— Enunciado —
Escreva a continuação do texto sobre o Programa Bolsa Família, começando logo após a última frase apresentada.

— Texto de leitura —
---
O Brasil é reconhecido no mundo pelos seus programas de combate à pobreza. A consolidação do Programa Bolsa Família (PBF) em 2004, a partir de outros programas, é um caso de sucesso. Apesar disso, quase duas décadas se passaram e a economia passou por profundas transformações. Será que o programa é suficiente para integrar quem precisa no mercado de trabalho e ajudá-las a superar a pobreza hoje?
Vamos aos dados: o programa conseguiu possibilitar mobilidade social para uma parcela de seus beneficiários. Em 2019, 64% dos beneficiados no começo do programa não estavam mais registrados no cadastro único, de acordo com uma pesquisa de Valdemar Neto e Vinícius Schuabb. Além disso, 45% desses conseguiram um emprego formal entre 2015 e 2019. O estudo também nota que a qualidade dos empregos dessas pessoas melhorou em comparação com aqueles que não receberam o Bolsa Família. Entretanto, o estudo também destaca diferenças regionais no Brasil, com o Nordeste apresentando menor mobilidade, indicando que também são relevantes outros elementos ligados à qualidade dos serviços de educação e saúde, além do mercado de trabalho.
O programa parece ter funcionado no passado, mas e para as gerações atuais e futuras? Não temos visto na sociedade, nem no governo grandes iniciativas para melhoria do programa voltadas para superação da pobreza. Mudanças são necessárias e urgentes se quisermos ter real superação da pobreza, não apenas o alívio imediato.
---
— Dados brutos —

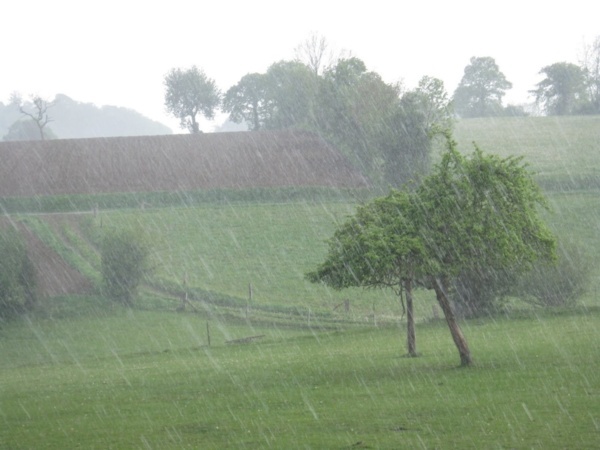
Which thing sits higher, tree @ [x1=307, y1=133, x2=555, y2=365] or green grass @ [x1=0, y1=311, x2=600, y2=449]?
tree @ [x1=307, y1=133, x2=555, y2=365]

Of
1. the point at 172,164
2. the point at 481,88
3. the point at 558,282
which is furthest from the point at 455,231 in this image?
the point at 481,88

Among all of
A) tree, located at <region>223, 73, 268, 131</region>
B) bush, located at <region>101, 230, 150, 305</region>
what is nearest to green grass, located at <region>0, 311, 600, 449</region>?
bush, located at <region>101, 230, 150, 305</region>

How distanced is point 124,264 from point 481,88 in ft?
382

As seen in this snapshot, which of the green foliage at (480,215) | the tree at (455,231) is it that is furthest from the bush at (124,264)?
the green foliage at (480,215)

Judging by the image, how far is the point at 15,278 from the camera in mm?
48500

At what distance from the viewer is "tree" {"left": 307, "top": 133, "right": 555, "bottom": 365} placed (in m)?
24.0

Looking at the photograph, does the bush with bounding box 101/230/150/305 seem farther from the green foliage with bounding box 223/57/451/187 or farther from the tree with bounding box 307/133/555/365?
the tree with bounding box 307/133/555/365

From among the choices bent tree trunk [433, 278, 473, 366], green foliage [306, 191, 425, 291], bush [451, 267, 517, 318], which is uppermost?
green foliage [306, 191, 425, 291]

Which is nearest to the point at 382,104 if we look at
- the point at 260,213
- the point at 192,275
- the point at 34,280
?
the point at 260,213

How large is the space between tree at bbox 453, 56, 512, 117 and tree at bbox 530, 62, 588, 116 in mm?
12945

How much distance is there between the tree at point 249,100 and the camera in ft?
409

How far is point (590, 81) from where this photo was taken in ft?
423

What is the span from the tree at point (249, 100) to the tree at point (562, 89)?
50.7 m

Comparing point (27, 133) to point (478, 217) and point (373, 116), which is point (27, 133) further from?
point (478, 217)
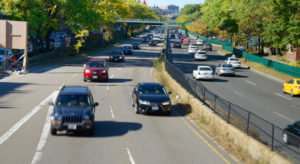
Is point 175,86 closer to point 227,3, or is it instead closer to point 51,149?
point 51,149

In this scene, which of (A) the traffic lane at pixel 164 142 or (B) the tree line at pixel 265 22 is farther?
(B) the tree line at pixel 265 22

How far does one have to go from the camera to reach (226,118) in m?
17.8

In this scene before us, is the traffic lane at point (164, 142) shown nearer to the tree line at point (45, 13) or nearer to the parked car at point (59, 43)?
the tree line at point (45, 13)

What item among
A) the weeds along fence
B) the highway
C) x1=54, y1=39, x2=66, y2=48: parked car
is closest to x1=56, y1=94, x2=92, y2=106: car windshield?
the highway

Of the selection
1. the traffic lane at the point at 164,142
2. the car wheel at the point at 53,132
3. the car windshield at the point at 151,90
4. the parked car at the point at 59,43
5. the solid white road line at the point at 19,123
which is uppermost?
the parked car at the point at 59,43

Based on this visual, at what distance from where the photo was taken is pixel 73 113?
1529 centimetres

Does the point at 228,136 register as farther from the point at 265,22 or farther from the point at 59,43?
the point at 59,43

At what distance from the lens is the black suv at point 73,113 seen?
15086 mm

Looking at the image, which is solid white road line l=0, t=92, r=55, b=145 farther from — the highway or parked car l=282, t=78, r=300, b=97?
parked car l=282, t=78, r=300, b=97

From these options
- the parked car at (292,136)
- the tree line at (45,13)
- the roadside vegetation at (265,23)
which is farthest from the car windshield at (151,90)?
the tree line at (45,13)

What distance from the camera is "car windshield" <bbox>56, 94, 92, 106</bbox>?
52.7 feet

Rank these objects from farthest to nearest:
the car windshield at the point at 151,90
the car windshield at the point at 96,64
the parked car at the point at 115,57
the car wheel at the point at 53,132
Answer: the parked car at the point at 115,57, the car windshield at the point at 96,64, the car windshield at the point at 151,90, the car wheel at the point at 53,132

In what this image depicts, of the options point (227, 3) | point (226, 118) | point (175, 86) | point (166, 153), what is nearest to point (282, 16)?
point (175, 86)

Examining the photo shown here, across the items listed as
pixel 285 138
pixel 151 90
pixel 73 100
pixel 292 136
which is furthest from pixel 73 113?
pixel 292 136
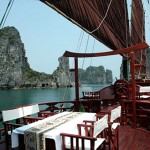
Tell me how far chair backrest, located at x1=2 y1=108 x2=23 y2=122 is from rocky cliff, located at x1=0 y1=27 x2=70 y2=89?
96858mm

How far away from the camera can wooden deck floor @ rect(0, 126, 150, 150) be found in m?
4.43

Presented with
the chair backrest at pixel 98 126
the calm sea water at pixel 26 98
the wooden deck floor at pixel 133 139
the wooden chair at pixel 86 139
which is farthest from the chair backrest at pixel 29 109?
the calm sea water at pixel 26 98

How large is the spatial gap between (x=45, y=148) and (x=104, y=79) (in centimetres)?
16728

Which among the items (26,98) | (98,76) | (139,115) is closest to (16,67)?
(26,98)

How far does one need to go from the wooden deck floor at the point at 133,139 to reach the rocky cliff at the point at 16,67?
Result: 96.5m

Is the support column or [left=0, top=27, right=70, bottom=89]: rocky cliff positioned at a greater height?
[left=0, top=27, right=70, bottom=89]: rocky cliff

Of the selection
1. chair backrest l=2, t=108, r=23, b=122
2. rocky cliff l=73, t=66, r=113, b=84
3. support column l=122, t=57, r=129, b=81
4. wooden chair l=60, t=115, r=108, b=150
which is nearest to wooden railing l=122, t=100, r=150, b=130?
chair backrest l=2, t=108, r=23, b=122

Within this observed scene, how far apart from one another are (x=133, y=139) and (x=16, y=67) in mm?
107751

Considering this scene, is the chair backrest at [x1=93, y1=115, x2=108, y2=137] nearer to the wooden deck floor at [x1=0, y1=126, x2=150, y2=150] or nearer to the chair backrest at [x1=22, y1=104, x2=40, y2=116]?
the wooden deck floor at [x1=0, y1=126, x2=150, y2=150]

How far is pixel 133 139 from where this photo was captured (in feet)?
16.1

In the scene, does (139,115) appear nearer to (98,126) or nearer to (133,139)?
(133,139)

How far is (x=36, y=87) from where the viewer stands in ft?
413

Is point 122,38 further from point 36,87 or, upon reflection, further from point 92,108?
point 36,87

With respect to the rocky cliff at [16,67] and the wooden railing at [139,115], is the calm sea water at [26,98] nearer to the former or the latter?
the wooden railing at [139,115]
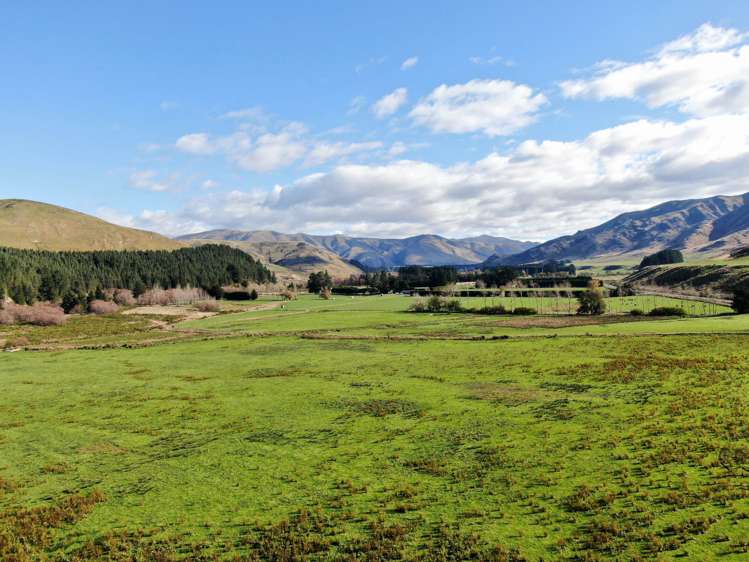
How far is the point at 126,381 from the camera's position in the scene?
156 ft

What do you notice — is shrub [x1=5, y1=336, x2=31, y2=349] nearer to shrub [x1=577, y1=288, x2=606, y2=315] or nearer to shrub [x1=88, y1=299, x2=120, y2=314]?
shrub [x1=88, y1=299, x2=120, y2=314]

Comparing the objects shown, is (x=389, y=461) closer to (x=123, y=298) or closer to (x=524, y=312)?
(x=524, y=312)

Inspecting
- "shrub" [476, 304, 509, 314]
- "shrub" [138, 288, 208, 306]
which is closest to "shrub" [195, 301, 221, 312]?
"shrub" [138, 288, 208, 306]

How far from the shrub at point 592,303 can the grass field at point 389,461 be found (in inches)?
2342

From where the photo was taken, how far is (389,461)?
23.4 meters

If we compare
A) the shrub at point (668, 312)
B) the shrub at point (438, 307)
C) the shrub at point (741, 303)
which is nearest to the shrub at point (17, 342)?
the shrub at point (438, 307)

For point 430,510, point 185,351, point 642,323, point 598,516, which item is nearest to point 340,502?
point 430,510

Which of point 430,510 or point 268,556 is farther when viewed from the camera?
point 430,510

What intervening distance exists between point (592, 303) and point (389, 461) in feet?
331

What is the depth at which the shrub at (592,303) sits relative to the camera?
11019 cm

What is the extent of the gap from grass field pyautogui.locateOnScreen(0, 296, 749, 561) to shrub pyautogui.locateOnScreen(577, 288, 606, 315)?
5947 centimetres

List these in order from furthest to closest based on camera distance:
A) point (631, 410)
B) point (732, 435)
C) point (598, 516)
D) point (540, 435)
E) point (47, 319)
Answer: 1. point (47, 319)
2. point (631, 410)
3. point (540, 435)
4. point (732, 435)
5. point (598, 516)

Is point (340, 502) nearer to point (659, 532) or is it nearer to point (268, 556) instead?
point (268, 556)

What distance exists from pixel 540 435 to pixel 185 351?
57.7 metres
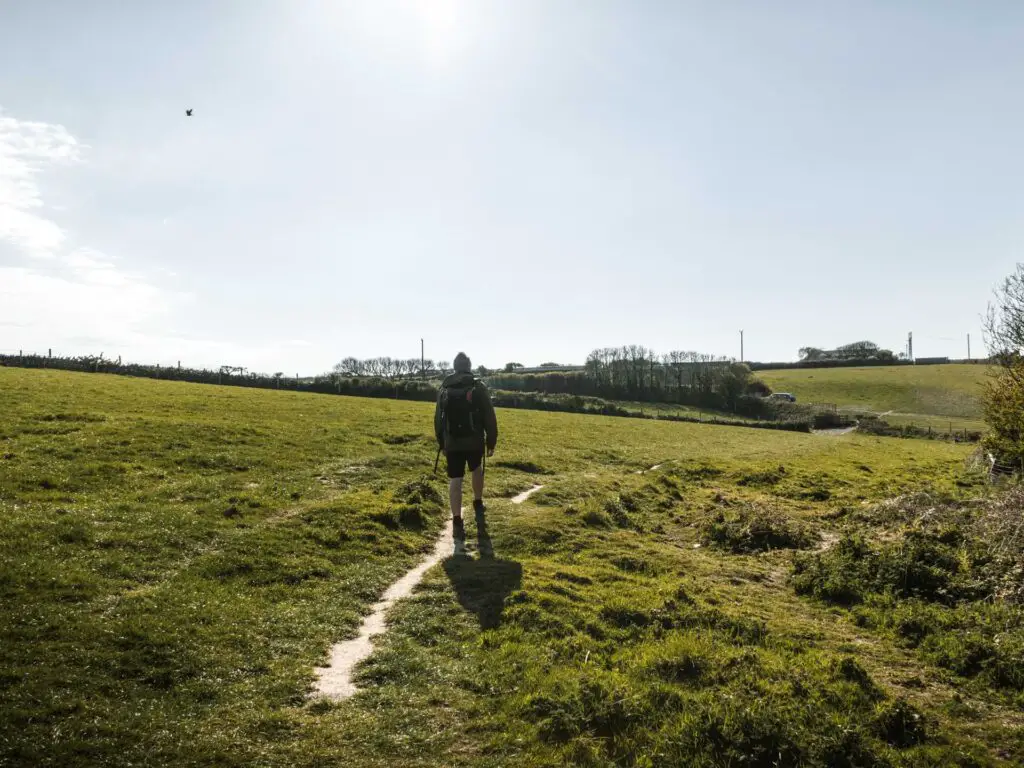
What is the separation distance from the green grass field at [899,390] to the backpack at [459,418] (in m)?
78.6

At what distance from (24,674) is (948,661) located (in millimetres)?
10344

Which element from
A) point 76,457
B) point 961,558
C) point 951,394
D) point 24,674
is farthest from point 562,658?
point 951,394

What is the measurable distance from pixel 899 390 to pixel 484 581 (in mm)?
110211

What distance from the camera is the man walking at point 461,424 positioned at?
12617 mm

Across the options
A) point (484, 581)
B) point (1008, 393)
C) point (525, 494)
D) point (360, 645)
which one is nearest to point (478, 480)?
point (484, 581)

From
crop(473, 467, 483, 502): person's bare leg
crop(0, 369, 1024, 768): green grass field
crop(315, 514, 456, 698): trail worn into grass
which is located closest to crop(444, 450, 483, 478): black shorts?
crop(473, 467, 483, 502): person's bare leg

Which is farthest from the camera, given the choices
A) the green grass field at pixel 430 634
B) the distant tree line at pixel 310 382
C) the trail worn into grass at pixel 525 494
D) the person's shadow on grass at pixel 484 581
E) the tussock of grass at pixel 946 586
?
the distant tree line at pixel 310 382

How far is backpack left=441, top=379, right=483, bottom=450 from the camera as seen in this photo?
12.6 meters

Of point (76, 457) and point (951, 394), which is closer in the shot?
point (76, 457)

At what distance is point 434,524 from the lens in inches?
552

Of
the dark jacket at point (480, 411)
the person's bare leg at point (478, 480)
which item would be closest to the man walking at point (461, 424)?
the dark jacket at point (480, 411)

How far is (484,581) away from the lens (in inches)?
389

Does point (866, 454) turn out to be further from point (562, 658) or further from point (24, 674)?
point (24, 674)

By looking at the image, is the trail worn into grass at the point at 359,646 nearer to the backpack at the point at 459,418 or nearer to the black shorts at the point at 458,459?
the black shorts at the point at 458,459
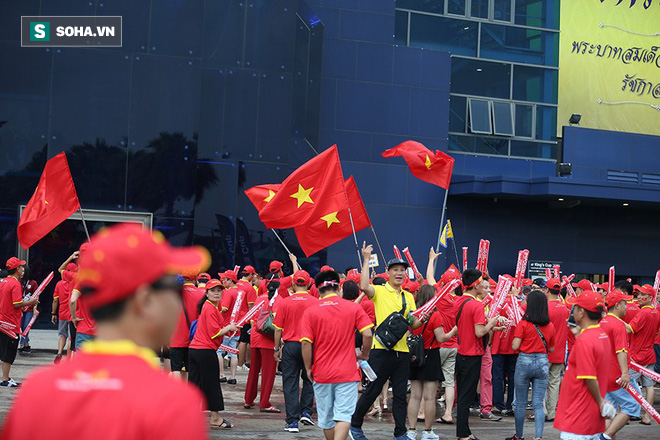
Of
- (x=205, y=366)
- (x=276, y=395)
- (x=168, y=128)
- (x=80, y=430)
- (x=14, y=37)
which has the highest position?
---
— Resultado final —
Como demonstra a economista, o desenho atual do Bolsa Família coloca uma dificuldade para a emancipação. Por exemplo, quando uma mãe consegue um emprego de meio salário mínimo e declara corretamente a sua renda, torna-se inelegível e perde os R$ 750 do benefício de uma única vez. Corrigir esse desincentivo é crucial, não apenas para evitar que as famílias evitem declarar seus rendimentos corretamente, mas também para reverter o afastamento do mercado de trabalho.
Simples ajustes no programa podem resolver esse problema, sendo crucial considerar a magnitude dos recursos públicos perdidos. Com base nos critérios atuais, erradicar a pobreza exigiria R$ 72 bilhões anuais, enquanto o governo tem disponível R$ 175 bilhões para 2023, mais que o dobro do necessário se tivéssemos uma focalização que atingisse todos os que precisam do auxílio.
Entretanto, essa focalização perfeita, por sua vez, é dificultada pelo desincentivo à correta declaração de renda. Uma solução eficaz e de baixo custo para reduzir a pobreza é incentivar a declaração correta e melhorar a focalização, como evidenciado pela correlação entre dobrar os recursos do Bolsa Família e melhorar a focalização em 35%.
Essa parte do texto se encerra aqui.